Monsanto and a collection of farming groups sued in November 2017 in response to the California Office of Environmental Health Hazard’s decision that it would designate glyphosate as a carcinogen and subsequently require warning labels on retail products.
California’s decision to list glyphosate under Proposition 65 was spurred by the International Agency for Research on Cancer’s 2015 conclusion that the chemical was a “probable” human carcinogen.
But Shubb said the state regulator overly-relied on the IARC and ignored studies from the U.S. Environmental Protection Agency and the World Health Organization among others that conclude there is “insufficient evidence” that the active ingredient in Monsanto’s popular weed killer causes cancer.
He granted in part the plaintiffs’ motion for a preliminary injunction, barring the state from enforcing the warning labels pending resolution of the lawsuit.
Shubb, the longest serving Eastern District judge appointed by President George H.W. Bush in 1990, disagreed with the state that the warning labels were “uncontroversial” and said the plaintiffs were likely to succeed on their First Amendment claim.
“Where California seeks to compel businesses to provide cancer warnings, the warnings must be factually accurate and not misleading,” Shubb said in a 20-page order. “As applied to glyphosate, the required warnings are false and misleading.”
Monsanto expressed cautious optimism following Shubb’s order.
“More than 800 scientific studies, the EPA, the National Institutes of Health and every regulatory body in the world agree that glyphosate can be used safely. In the end, we hope the court will take the side of science and American farmers and overturn this flawed listing,” Scott Partridge, Monsanto vice president of global strategy, said in a statement.
Monsanto argued that the cancer warning would damage Roundup’s reputation and force farmers and businesses to jump through hoops to prove that glyphosate was not used on their food crops. They also say that California’s decision could disrupt the nation’s food production and processing supply chains, adding that glyphosate is safely used on more than 250 federally approved farm products.
While he froze the warning label requirement, Shubb said California can continue listing glyphosate as a chemical known to cause cancer in its health and safety codes. He said the listing is not “government-compelled speech” and that the Proposition 65 listing has not caused Monsanto irreparable harm.

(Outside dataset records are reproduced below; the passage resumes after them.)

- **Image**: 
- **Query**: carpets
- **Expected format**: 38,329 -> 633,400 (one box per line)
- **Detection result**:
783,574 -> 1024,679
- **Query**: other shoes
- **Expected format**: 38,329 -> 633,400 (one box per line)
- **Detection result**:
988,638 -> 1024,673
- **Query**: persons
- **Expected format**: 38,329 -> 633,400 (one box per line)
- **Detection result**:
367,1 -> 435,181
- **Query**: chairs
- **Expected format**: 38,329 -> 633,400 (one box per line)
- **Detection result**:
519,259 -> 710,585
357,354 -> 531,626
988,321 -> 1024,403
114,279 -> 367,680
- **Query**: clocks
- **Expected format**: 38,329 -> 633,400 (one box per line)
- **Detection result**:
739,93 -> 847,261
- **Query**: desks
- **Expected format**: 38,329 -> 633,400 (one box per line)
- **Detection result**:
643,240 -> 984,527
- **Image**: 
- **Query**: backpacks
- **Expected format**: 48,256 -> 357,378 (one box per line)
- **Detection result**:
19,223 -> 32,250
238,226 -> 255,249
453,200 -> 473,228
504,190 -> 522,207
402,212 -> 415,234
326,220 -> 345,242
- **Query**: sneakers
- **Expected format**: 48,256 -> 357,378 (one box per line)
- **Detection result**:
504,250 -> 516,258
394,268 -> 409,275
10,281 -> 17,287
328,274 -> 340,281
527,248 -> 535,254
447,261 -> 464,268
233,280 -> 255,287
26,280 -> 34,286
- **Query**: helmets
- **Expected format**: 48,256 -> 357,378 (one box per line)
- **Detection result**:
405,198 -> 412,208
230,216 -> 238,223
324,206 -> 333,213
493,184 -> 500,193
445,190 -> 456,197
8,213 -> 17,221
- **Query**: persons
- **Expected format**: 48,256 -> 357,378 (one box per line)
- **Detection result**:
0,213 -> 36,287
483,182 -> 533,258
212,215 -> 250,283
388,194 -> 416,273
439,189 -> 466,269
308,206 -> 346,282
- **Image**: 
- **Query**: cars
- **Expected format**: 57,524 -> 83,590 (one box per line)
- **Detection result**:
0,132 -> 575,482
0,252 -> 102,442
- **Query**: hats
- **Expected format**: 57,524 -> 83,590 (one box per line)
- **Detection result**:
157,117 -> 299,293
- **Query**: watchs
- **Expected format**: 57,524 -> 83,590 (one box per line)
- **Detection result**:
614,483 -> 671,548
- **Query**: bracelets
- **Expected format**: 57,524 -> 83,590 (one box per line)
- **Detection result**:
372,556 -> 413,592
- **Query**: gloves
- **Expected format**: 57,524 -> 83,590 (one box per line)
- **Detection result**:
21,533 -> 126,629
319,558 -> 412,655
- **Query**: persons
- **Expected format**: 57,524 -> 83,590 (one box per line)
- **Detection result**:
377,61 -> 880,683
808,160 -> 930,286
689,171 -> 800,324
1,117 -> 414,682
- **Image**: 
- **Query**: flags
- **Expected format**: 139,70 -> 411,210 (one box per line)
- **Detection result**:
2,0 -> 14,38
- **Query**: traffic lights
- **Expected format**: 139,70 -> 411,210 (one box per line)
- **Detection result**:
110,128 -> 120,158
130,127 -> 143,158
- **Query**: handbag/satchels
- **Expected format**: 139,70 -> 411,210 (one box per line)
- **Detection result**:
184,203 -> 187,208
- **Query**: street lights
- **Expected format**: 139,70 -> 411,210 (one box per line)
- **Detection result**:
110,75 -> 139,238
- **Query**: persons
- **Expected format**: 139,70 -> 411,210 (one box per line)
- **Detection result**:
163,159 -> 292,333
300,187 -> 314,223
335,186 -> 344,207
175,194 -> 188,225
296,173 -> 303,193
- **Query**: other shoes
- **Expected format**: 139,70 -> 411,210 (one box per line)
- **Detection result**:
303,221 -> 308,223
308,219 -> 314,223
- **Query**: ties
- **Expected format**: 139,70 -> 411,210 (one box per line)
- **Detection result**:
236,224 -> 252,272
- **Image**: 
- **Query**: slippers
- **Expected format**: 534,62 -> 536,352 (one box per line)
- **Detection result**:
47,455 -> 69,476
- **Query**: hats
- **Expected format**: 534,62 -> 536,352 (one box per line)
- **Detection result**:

The Natural Resources Defense Council, Sierra Club and Center for Environmental Health filed amicus briefs in support of California, while 11 states including Missouri, Iowa, Louisiana and Wisconsin submitted briefs supporting Monsanto’s case.
The federal ruling differs from a January 2017 opinion issued by a state judge that upheld the state’s reliance on the IARC glyphosate study.
California Attorney General Xavier Becerra’s office said it was pleased that glyphosate will remain listed under Proposition 65 and that it’s evaluating all legal options.
“Becerra continues to believe that providing the factual, truthful and non-misleading warning required by the law does not violate a business’s First Amendment rights and will provide consumers with valuable information enabling them to make informed choices,” Becerra’s office said in an email.